Enterprise environmental factors (EEFs) refer to “conditions, not under the immediate control of the team, that influence, constrain, or direct the project, program, or portfolio.” You will see that enterprise environmental factors are listed as an input to most of the processes in the PMBOK® Guide.
What are enterprise environmental factors in project?
Enterprise Environmental Factors (EEF) are any or all environmental factors either internal or external to the Project that can influence the Project’s success. EEF includes culture, weather conditions, government regulations, political situation, market conditions, etc., which are usually out of one’s control.
What is enterprise environmental factors examples?
Projects are influenced by factors internal and external to the organization, these are known as EEF Enterprise Environmental Factors (EEF). Examples of internal EEFs are company infrastructure, skill availability, risk attitude, governance approach, etc. Examples of external EEFs are political and financial climate.
What is an environmental factor in project management?
Enterprise environmental factors in project management knowledge are the factors that originate from outside of the project or organization. These factors will impact on projects, programs or portfolio. These factors can either impact positively or negatively and they cannot be controlled by the project team.
What are environmental factors of a project?
The project environmental factors that have been generally identified include; political, legal, institutional, cultural, sociological technological resource, economic, financial, and physical infrastructure (Walker) .
What is an enterprise environment?
Filters. The systems used within the organization. Generally refers to the primary architecture.
What is EEF and Opa?
The PMBOK® Guide defines ‘Enterprise Environment Factors’ (EEF) and ‘Organisational Process Assets’ (OPA) as the two forms of support (and in some cases constraints) the organisation and the wider community provide to assist project teams manage and deliver their projects.
What is Pmbok guide in project management?
PMBOK stands for Project Management Body of Knowledge, and it is the entire collection of processes, best practices, terminologies, and guidelines that are accepted as standard within the project management industry. … You can find a more in-depth discussion on PMBOK in Wrike’s Project Management Guide.
What are the 5 external environmental factors that affect marketing?
The external marketing environment consists of social, demographic, economic, technological, political and legal, and competitive variables. Marketers generally cannot control the elements of the external environment.
What are enterprise environmental factors quizlet?
Enterprise Environmental Factors (EEFs) Originate from the environmental outside of the project and often outside of the enterprise. EEFs may have an impact at the organizational, portfolio, program, or project level.

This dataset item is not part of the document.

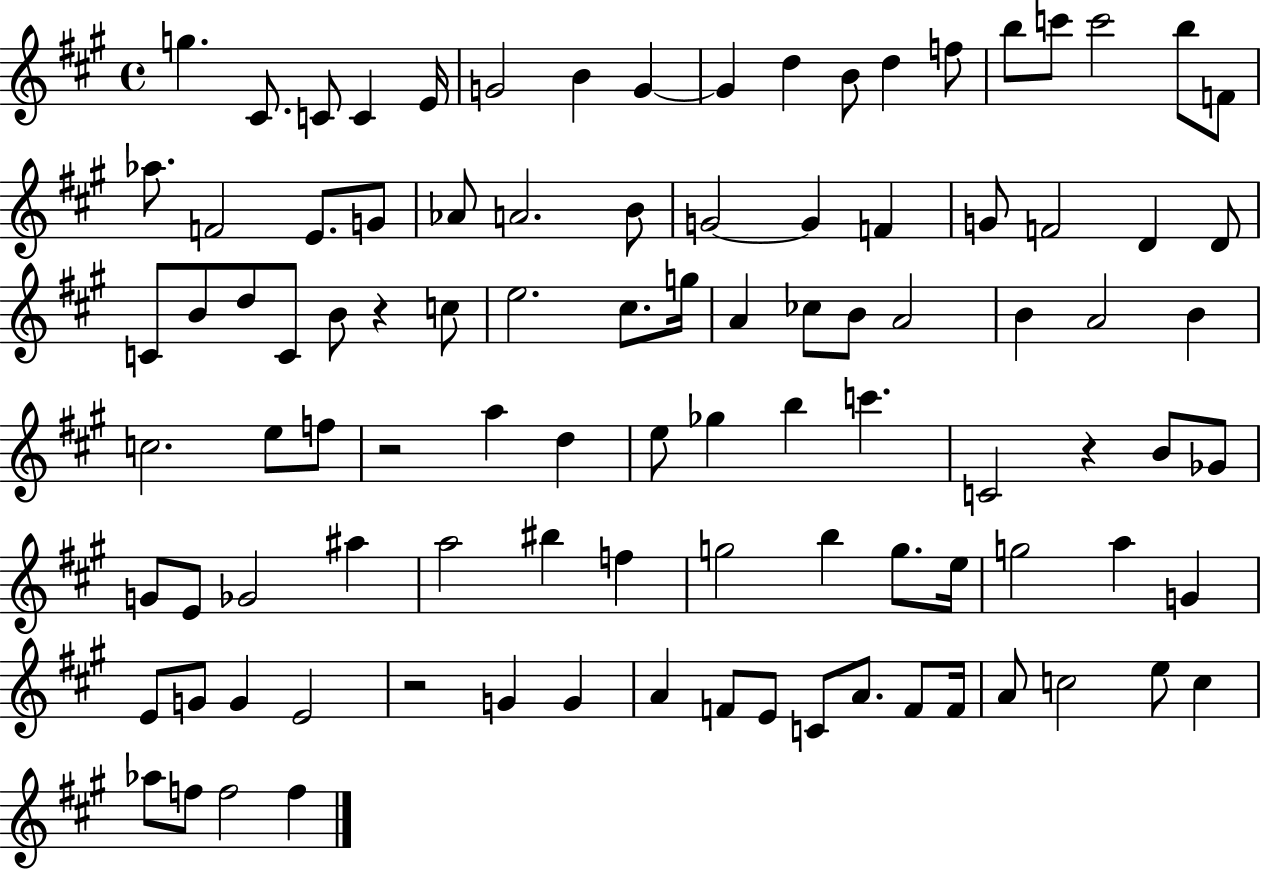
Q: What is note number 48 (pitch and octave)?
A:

Why should project managers be aware of Enterprise Environmental Factors?
Even if you cannot have control over Enterprise Environmental Factors, you should be aware of them to plan the project accordingly. Because Enterprise Environmental Factors will be affecting the project. If you don’t act in advance, they can slow down the project or affect the outcomes.
What process provides Enterprise Environmental Factors as an output?
It can be classified as internal EEF and external EEF. Note that Enterprise Environmental Factors are an output of the executing process of project human resource management.
Why are enterprise environmental factors important?
Enterprise environmental factors are so important that they can enhance or reduce the project management options and positively or negatively impact project success.
What are the five environmental factors?
Environmental factors include temperature, food, pollutants, population density, sound, light, and parasites.
What are the five external environmental factors?
- political – For example, new legislation.
- economic – For example, inflation and unemployment.
- social – Changes in taste and fashion or the increase in spending power of one group, for example, older people.
- technological – For example, being able to sell goods online or using automation in factories.